Keeping kids in motion: twin teachers set example for lifetime fitness

Melpomene Journal, Fall-Winter, 2002 by Debbie Mazzocco

Twins Joan and Joyce Spehar have a combined 40 years' experience reaching physical education. Each left once to work in the business world, but returned for the love of the kids. Thousands of tikes and teens have benefited from their tutelage, and what they have to say about the state of physical education in the public schools bears listening to. In short, there's not enough money to do what's needed. And the needs are greater than ever before.

This petite identical duo -- trim, fit, confident and energetic - grew up in a northern Minnesota family in which everyone participated in sports. Joan and Joyce and their five siblings were routinely rousted out of bed and into their backyard, where their dad taught them to field grounders and throw the ball back home. The entire Spehar Clan, as they call their extended family, was heavily into participatory athletics. In contrast, today's American kids' world is rife with television and computers, video games and movies-on-demand, high-fat packaged snacks and drive-through food.

"I truly believe kids need physical education now more than ever," says Joyce. Joan would agree. Her mantra: "We want to have kids in motion."

Both teach in the Anoka-Hennepin School District, a large suburban school system in the Minneapolis-St. Paul area of Minnesota. Comprising more than 40 schools and other learning facilities, the district has an annual operating budget exceeding $300 million. Because of steadily increasing costs and reduced revenue from the state, more than $10 million has been cut from the 2002-03 budget. And deficits are predicted for the next several years unless state funding is increased or district voters agree to pay more taxes.

Dodging the bullet

At Evergreen Park Elementary in Brooklyn Park, Minnesota, Joyce teaches her first- through fifth-graders two 30minute classes per week. Daily would be optimal, she says, but even three times a week could make a huge difference. As the district looks at possibilities for elementary-school cuts, it's always the "specialist" classes -- including physical education, art and music -- that come to the top of the list. And facilities could be better. At one time, Joyce gave a "follow-up" lesson plan to classroom teachers each week, so the students could get another 30 minutes of phy ed time. But the gym wasn't big enough to accommodate the extra sessions. For now, Joyce is dodging the bullet.
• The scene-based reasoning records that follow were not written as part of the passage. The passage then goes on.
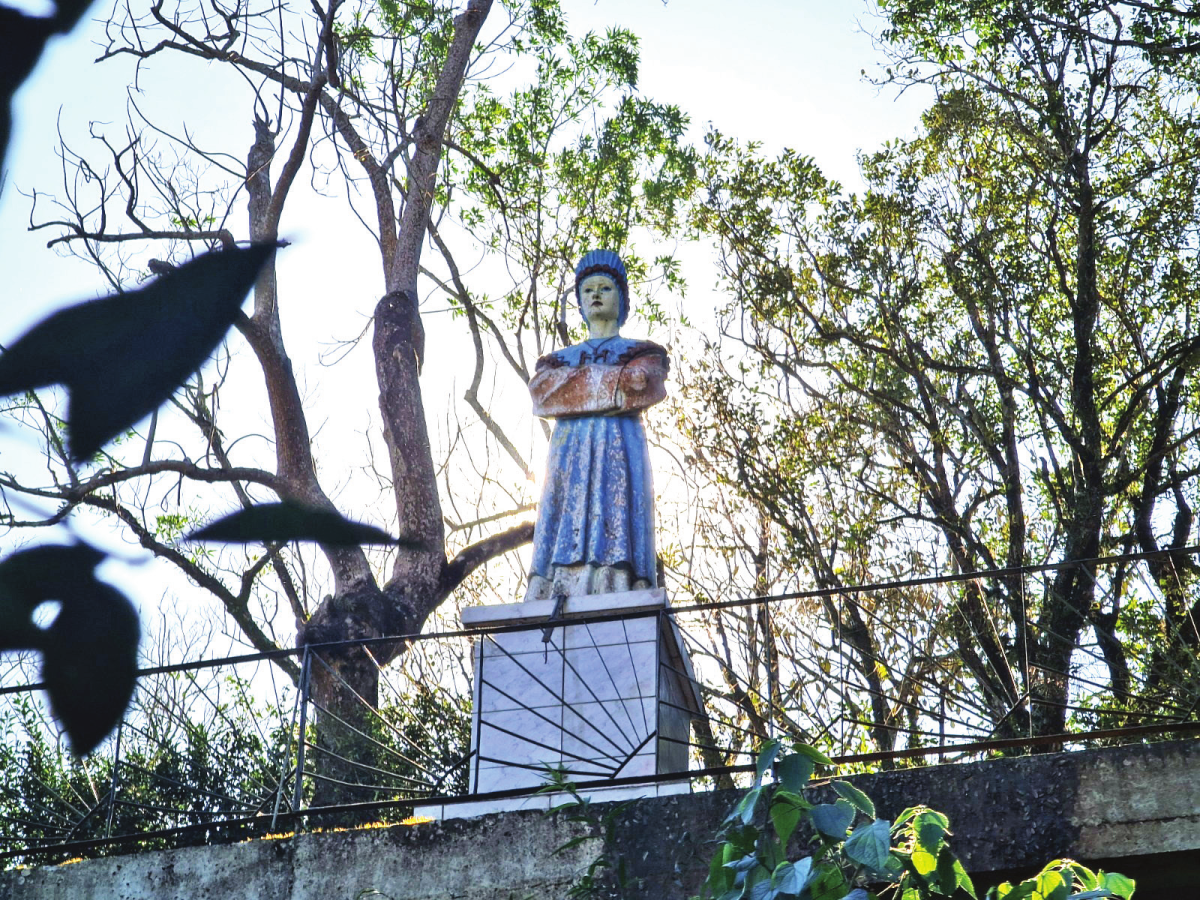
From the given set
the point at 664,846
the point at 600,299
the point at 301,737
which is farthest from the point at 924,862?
the point at 600,299

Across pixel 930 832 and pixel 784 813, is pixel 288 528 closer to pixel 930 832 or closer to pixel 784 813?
pixel 784 813

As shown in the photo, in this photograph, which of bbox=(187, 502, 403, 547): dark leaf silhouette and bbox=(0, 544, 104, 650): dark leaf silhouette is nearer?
bbox=(0, 544, 104, 650): dark leaf silhouette

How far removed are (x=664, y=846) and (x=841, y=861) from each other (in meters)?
1.43

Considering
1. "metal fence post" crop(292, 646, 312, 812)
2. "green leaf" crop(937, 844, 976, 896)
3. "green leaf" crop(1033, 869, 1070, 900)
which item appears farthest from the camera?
"metal fence post" crop(292, 646, 312, 812)

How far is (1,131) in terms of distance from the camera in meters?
6.39

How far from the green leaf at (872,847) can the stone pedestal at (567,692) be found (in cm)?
265

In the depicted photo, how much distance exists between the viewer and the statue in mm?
6109

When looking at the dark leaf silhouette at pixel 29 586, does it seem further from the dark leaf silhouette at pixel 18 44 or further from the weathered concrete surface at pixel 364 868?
the weathered concrete surface at pixel 364 868

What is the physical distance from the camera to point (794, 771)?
309cm

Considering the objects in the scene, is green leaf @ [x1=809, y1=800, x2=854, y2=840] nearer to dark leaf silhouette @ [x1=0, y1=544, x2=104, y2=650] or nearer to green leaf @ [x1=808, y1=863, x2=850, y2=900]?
green leaf @ [x1=808, y1=863, x2=850, y2=900]

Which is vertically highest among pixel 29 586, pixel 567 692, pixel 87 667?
pixel 29 586

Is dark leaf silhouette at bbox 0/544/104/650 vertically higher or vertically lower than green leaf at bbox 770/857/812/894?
higher

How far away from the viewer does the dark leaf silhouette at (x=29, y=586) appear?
734 centimetres

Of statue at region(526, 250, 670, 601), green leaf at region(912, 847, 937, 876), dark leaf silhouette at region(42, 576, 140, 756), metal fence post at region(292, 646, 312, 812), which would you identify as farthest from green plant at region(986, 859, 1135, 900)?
dark leaf silhouette at region(42, 576, 140, 756)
But the future is uncertain.

At Champlin Park High School nearby, Joan is one of three women phy ed teachers who have started a special elective class -- Group and Individual Recreational Lifetime Skills (GIRLS) -- to lure junior and senior girls who've already fulfilled their state-mandated phy ed requirements, hoping to keep the students' interest, and the teachers' jobs, alive.

Throughout the district, Joyce and Joan know of fellow phy ed teachers whose jobs have been cut or reduced to part-time hours. Others, fearing the next round of budget cuts will affect them, have moved on to jobs in other districts.

In the face of these challenges, the Spehar twins continue to prod and encourage and coach the students in their charge.

When Joyce arrived at Evergreen Park a few years ago, all of the students were required to run a mile. When she saw natural athletes enjoying the run but others lagging behind and getting discouraged, she rallied her fellow teachers to change the requirements. Now the young ones run a half-mile.

"You need to stay very positive with the students, teach them the basics and go at it slowly," says Joyce. "It's a slow progression, along with a positive, kind and encouraging attitude."

Cooperate and create

Part of that attitude is encouraging the kids to imagine and create and play, getting away from the TV and into the outdoors as most of their parents and grand-parents did. As summer vacation draws near, Joyce teaches a unit to help them do just that. The children are divided into groups and each group is given some equipment -- maybe tennis balls or a basketball, a hula hoop or cones - and charged with creating a game or an obstacle course. The challenge is to cooperate and create, to learn ways of playing outside. "Kids have lost some of that," she says.

Another important factor for Joyce is encouraging cooperation between boys and girls, and among kids of varying athletic abilities and experience. The first-grade boy, she says, is more likely than the girl to arrive at school knowing how to throw a softball, probably because his dad has taught him. But for softball and other sports, Joyce starts everyone at the beginning level, on an even par. To boys' cries of "You mean we have to play with the girls?" - or girls' similar complaints -- she replies with a firm stance that no one in her class should think they're better than anyone else. "It's really important we correct that," she says.

Over at Champlin Park High, Joan also teaches coed classes. But the new GIRLS class is one that makes her eyes light up. "We wanted to do something about the low number of females who take phy ed in their last two years of high school," she said. The girls canoed, did aerobics, learned kick-boxing and self-defense, heard inspirational stories of high-achieving women, and celebrated the semester's end by trekking out to a frozen pond behind the school for boot hockey and a bonfire. The course attracted two classes of 30 girls during the 200 1-02 school year; this year double that number have enrolled.